= Abdallah Daar =

Dr. Abdallah Daar together with Dr. Peter Singer on Bookbits radio.

Dr. Abdallah Daar is an emeritus Professor of Clinical Public Health, Global Health, and Surgery at the University of Toronto. He has also been a Senior Scientist at the Research Institutes of University Health Network/Toronto General Hospital Research Institute, and the Hospital for SickKids. At the University of Toronto Joint Centre for Bioethics, from 2001 to 2007, he was the co-director of the Canadian Program on Genomics and Global Health, and the Director of the University of Toronto Program in Applied Ethics and Biotechnology. At the Sandra Rotman Centre, he was Director of Ethics and Commercialization.

In 2010, he was a co-founder with Peter Singer of Grand Challenges Canada, where he was also a member of the Governing Board, Chief Scientific and Ethics Officer, and Chair of the International Scientific Advisory Board. Professor Daar was the founding chair of the Board of the Global Alliance for Chronic Diseases (2009-2011) and Founding Chair of the advisory board of the United Nations University International Institute of Global Health. He was also until recently, a member of the Board of Directors of Genome Canada; and a Member of the United Nations Secretary-General's Scientific Advisory Board.

Professor Daar is a Permanent Visiting Fellow of the Stellenbosch Institute for Advanced Study.

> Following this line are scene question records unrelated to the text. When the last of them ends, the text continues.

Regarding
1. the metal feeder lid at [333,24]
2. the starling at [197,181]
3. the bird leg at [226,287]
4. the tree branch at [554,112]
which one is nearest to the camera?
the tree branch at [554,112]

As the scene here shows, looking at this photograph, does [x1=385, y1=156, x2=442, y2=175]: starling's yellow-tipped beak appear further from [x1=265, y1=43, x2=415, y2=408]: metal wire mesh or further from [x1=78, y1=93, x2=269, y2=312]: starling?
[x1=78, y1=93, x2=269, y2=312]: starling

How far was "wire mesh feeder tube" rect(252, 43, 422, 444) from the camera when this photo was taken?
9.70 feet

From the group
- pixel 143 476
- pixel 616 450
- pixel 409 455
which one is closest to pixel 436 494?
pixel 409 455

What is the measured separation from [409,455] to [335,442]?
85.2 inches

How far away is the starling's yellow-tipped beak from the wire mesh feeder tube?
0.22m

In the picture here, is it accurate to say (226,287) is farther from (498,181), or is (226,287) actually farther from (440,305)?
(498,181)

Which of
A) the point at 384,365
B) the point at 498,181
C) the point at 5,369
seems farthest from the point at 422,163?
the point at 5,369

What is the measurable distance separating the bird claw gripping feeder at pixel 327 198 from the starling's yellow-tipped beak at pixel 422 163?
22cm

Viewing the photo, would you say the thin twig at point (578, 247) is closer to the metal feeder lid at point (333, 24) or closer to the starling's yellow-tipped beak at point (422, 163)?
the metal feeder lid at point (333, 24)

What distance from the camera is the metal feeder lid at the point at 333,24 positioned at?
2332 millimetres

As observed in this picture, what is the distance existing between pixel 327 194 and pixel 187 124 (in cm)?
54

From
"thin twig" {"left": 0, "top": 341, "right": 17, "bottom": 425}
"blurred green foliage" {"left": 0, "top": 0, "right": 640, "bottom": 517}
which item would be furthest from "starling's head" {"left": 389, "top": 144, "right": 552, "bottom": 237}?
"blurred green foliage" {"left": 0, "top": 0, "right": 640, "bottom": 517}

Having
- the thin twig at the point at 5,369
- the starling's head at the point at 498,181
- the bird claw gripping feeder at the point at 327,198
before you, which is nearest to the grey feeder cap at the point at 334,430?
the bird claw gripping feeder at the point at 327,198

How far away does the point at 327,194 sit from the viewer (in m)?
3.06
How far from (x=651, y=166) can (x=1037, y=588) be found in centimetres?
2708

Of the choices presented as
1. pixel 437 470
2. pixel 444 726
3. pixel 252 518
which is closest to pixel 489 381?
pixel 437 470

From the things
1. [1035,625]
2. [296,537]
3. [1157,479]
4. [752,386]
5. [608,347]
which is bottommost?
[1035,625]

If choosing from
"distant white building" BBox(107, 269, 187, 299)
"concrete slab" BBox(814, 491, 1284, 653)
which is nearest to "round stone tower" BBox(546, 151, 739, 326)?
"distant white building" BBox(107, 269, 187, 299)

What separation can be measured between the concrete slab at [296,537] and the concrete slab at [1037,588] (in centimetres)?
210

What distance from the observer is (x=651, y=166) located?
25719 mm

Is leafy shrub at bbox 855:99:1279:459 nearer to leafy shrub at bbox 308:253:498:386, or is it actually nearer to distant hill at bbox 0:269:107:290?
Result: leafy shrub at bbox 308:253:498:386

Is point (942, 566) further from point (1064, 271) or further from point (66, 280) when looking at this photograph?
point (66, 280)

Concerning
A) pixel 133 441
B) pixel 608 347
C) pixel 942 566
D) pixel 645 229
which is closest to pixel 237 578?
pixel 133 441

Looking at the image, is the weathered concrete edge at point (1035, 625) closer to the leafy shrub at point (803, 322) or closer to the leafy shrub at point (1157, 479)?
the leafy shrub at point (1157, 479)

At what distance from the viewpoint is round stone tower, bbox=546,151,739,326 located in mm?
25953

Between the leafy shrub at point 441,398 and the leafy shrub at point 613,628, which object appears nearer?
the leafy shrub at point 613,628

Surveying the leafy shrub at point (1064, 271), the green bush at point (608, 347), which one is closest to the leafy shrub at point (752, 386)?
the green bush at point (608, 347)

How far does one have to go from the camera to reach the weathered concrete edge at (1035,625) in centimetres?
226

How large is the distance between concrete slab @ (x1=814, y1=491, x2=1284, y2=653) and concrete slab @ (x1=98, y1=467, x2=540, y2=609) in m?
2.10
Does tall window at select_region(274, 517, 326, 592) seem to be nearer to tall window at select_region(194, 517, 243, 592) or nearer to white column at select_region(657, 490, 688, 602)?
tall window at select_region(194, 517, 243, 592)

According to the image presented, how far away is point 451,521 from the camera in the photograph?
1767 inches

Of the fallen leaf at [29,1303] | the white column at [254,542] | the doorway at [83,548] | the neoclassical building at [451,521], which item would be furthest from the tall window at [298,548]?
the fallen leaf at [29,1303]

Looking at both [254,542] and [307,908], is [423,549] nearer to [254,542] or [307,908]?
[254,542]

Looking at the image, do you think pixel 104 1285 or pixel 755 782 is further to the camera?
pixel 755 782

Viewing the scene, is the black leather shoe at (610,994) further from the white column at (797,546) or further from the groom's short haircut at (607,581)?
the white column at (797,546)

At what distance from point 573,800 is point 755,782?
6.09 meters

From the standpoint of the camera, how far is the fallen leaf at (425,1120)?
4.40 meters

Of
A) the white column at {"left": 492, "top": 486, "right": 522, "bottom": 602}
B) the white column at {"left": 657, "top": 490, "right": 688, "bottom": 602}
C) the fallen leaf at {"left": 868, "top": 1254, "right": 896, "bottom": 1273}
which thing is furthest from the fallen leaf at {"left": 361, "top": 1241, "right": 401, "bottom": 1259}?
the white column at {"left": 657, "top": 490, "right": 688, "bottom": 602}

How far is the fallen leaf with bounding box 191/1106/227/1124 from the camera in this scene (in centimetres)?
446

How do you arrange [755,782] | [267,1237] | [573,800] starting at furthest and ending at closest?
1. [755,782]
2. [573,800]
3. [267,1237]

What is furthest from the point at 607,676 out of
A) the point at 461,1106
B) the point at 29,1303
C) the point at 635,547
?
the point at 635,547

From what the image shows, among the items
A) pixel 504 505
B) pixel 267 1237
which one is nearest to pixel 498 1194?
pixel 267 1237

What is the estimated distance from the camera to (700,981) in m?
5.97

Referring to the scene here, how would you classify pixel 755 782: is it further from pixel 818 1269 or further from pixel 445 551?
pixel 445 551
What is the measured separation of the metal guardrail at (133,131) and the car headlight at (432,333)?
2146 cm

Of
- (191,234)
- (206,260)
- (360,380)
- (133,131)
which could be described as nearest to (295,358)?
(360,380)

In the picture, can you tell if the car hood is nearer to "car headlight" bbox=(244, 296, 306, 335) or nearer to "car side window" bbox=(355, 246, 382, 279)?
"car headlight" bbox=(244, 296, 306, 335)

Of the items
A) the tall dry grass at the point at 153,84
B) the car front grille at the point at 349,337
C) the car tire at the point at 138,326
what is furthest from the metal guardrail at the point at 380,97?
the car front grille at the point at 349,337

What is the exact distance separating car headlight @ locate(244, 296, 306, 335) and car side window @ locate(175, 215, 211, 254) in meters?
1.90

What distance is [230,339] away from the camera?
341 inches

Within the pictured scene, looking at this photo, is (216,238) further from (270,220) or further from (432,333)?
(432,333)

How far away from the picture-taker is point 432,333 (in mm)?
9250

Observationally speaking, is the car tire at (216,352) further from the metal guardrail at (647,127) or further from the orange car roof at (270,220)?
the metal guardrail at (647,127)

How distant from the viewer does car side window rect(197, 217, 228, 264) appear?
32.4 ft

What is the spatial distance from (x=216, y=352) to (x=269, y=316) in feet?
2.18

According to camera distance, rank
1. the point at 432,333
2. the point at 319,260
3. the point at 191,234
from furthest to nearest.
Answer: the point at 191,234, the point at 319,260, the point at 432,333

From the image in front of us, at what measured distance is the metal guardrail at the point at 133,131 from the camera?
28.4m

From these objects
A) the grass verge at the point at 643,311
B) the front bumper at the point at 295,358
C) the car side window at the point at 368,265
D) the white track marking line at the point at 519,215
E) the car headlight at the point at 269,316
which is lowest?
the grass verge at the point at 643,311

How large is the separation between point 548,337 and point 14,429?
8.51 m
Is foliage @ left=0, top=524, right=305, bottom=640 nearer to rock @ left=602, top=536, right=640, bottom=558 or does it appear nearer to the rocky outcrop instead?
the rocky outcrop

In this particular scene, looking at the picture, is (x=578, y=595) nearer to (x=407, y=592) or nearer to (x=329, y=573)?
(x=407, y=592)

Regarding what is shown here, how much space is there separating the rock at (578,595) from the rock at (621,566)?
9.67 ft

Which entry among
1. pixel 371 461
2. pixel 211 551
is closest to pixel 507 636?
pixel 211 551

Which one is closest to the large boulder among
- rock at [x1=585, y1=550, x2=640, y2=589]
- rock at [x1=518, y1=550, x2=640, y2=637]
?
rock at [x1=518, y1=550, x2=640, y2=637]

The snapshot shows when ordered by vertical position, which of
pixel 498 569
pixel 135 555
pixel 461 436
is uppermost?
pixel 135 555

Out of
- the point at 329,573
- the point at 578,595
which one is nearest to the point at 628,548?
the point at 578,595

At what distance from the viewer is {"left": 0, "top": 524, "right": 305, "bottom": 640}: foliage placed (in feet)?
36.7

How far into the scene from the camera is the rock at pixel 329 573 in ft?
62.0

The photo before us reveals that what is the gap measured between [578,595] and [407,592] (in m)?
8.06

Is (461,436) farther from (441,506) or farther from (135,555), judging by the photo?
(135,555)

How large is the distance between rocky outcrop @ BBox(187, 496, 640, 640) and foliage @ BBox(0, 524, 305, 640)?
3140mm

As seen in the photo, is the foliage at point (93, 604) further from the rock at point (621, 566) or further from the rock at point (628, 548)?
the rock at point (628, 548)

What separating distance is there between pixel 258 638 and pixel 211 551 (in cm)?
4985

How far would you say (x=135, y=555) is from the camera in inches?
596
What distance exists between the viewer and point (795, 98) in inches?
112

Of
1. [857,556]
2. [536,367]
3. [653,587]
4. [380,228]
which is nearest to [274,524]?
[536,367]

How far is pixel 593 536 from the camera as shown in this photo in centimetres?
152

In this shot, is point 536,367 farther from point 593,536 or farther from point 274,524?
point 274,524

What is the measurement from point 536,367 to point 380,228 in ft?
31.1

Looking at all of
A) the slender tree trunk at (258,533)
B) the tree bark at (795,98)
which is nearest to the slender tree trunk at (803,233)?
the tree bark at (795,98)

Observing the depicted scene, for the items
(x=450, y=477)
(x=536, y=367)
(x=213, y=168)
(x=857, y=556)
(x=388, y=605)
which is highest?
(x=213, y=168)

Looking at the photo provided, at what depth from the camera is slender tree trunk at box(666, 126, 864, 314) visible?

After medical schools in Uganda and London, England, he went to the University of Oxford, where he did post-graduate clinical training in surgery and also in internal medicine, a doctorate (DPhil) in Transplant Immunology, and a fellowship in organ transplantation. He was a clinical lecturer in the Nuffield Dept. of Surgery at Oxford for several years before going to the Middle East to help start two medical schools. He was the founding chair of surgery at Sultan Qaboos University in Oman for a decade, before moving to the University of Toronto in January 2001.

Professor Daar's academic career has spanned biomedical sciences, organ transplantation, surgery, global health, and bioethics. He has worked in various advisory or consulting capacities with the UN, the World Health Organization, and UNESCO. From 1999 to 2010, he was a member of the Ethical, Legal, and Social Issues Committee of the Human Genome Organization; and from 2008 to 2015, he was a member of UNESCO's International Bioethics Committee.

Professor Daar is a Fellow of the Royal Society of Canada, the Academy of Sciences for the Developing World (TWAS), the African Academy of Sciences, the Canadian Academy of Health Sciences, and the Islamic World Academy of Sciences.
In 2017 Professor Daar was made an Officer of the Order of Canada.